-------- TRECHO CITADO --------
Os impactos dos problemas gerados pela mobilidade urbana em Belém são sentidos diariamente por quem precisa se deslocar na cidade, seja em veículo próprio ou, e principalmente, no transporte público. Basta sair de casa em praticamente qualquer hora do dia para correr o risco de se deparar com um longo congestionamento que, não raro, se forma sem um motivo aparente que o justifique, seja um acidente ou uma obra na pista, por exemplo. Diante deste cenário, é enorme o desafio de solucionar os problemas da mobilidade urbana em Belém.
Mestra em Engenharia de Transportes, a diretora da Faculdade de Engenharia Civil da Universidade Federal do Pará (UFPA), professora Regina Célia Brabo Ferreira, considera que hoje o cenário da mobilidade urbana em Belém é complicado, o que é evidenciado por problemas rotineiros enfrentados pela população. “Belém vive uma crise de mobilidade urbana, assim como várias cidades brasileiras, fruto de diversos fatores, dentre eles o desequilíbrio entre a oferta (infraestrutura viária) e a demanda (número de veículos/passageiros), que são comprovados pelos problemas de congestionamentos, acidentes de trânsito, baixas condições de deslocamentos nos transportes públicos, falta de estacionamento etc.”.
--------
- O QUE PRODUZIR
Extraia na íntegra o trecho sobre a mobilidade urbana em Belém, sem alterar nada. Os registros abaixo provêm de outra fonte.
-------- SEÇÃO DE DADOS --------
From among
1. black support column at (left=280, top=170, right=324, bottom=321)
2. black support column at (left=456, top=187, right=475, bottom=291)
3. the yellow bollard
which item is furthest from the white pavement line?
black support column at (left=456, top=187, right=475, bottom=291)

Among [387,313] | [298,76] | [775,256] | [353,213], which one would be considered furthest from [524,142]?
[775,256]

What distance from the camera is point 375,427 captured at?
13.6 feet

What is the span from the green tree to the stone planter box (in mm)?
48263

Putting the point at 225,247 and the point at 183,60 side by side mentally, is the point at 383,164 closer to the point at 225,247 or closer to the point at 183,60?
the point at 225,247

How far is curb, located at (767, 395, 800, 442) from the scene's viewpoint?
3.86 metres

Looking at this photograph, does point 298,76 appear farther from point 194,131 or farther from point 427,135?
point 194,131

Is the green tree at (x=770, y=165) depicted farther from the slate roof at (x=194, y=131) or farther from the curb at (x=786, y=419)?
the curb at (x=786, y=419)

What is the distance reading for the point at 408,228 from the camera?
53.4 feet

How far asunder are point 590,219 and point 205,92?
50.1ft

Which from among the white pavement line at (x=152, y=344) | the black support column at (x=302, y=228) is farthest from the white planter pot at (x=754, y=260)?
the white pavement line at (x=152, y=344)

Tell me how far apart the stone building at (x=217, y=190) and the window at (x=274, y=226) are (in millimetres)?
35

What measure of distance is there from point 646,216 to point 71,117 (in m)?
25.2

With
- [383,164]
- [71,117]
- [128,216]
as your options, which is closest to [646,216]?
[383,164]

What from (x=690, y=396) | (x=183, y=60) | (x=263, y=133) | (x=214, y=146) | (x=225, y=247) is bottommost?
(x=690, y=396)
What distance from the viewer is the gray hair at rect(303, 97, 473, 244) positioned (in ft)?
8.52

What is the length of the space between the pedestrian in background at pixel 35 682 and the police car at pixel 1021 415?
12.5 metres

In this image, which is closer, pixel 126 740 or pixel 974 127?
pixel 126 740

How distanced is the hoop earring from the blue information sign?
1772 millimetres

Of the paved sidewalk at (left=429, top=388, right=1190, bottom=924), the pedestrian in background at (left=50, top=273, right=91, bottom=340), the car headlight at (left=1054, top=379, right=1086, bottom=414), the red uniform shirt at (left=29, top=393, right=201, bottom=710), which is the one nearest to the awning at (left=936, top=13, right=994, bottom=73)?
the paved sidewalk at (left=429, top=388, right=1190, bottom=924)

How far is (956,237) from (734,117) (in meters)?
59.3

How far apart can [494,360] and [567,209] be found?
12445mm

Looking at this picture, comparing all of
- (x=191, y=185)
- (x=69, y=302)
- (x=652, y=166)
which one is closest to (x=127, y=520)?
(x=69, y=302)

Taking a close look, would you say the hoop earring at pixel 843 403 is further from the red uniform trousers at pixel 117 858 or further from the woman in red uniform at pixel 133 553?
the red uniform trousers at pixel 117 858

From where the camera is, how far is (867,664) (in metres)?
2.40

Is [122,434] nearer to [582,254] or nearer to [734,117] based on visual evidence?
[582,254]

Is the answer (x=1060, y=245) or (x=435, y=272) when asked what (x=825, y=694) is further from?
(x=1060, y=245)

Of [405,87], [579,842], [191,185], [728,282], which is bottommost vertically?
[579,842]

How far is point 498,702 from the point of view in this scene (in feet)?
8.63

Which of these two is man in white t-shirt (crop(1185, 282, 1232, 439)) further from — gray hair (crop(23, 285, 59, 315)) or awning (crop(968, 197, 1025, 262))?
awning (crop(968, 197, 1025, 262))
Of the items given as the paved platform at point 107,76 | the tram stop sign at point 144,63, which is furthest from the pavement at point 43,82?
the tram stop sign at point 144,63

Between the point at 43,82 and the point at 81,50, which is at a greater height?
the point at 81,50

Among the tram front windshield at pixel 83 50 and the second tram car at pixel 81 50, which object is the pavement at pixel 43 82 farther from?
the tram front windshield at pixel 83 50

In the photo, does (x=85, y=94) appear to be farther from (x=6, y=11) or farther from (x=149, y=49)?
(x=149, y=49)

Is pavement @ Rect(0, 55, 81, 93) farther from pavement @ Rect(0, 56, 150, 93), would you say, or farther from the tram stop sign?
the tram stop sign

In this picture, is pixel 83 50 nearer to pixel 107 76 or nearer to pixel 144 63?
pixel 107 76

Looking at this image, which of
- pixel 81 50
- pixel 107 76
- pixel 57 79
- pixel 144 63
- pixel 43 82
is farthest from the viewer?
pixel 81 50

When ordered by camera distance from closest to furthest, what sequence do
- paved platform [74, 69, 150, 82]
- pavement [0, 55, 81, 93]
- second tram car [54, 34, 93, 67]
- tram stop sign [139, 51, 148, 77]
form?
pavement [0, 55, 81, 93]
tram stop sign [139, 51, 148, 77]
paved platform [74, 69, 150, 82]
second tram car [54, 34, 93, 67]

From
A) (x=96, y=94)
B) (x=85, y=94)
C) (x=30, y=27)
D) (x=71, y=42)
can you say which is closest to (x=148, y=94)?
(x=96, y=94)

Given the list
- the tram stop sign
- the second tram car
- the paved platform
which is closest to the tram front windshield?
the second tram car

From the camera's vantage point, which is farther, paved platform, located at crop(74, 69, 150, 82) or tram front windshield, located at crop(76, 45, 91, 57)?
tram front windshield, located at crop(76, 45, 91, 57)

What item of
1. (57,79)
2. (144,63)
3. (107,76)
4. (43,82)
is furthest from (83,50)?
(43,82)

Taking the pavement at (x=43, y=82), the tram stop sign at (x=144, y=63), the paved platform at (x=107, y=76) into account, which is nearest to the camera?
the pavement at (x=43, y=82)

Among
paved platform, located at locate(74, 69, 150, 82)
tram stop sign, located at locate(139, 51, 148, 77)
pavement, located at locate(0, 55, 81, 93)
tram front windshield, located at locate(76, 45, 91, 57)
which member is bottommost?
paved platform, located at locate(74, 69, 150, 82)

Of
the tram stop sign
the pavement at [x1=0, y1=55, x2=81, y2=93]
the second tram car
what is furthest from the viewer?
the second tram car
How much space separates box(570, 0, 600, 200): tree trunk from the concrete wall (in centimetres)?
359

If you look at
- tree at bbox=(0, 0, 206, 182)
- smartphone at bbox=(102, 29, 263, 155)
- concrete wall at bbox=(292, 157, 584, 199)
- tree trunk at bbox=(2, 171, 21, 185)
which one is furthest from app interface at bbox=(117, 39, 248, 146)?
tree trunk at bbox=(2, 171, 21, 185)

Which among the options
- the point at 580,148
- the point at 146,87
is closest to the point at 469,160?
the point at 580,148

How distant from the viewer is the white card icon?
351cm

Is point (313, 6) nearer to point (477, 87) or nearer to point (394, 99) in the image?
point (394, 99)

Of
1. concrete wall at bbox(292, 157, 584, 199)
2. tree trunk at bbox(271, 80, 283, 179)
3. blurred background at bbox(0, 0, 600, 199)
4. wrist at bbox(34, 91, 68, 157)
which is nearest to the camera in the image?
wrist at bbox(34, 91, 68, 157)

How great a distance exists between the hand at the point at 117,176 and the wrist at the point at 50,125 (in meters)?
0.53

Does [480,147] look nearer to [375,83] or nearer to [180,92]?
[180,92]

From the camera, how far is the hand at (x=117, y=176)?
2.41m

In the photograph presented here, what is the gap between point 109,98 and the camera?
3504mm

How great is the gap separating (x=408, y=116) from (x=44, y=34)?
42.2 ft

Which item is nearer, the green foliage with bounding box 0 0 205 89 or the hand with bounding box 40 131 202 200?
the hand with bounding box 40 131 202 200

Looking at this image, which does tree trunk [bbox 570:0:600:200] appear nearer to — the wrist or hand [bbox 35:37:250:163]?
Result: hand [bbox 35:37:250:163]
--------
- RESULTADO DA TAREFA
Os impactos dos problemas gerados pela mobilidade urbana em Belém são sentidos diariamente por quem precisa se deslocar na cidade, seja em veículo próprio ou, e principalmente, no transporte público. Basta sair de casa em praticamente qualquer hora do dia para correr o risco de se deparar com um longo congestionamento que, não raro, se forma sem um motivo aparente que o justifique, seja um acidente ou uma obra na pista, por exemplo. Diante deste cenário, é enorme o desafio de solucionar os problemas da mobilidade urbana em Belém.
Mestra em Engenharia de Transportes, a diretora da Faculdade de Engenharia Civil da Universidade Federal do Pará (UFPA), professora Regina Célia Brabo Ferreira, considera que hoje o cenário da mobilidade urbana em Belém é complicado, o que é evidenciado por problemas rotineiros enfrentados pela população. “Belém vive uma crise de mobilidade urbana, assim como várias cidades brasileiras, fruto de diversos fatores, dentre eles o desequilíbrio entre a oferta (infraestrutura viária) e a demanda (número de veículos/passageiros), que são comprovados pelos problemas de congestionamentos, acidentes de trânsito, baixas condições de deslocamentos nos transportes públicos, falta de estacionamento etc.”.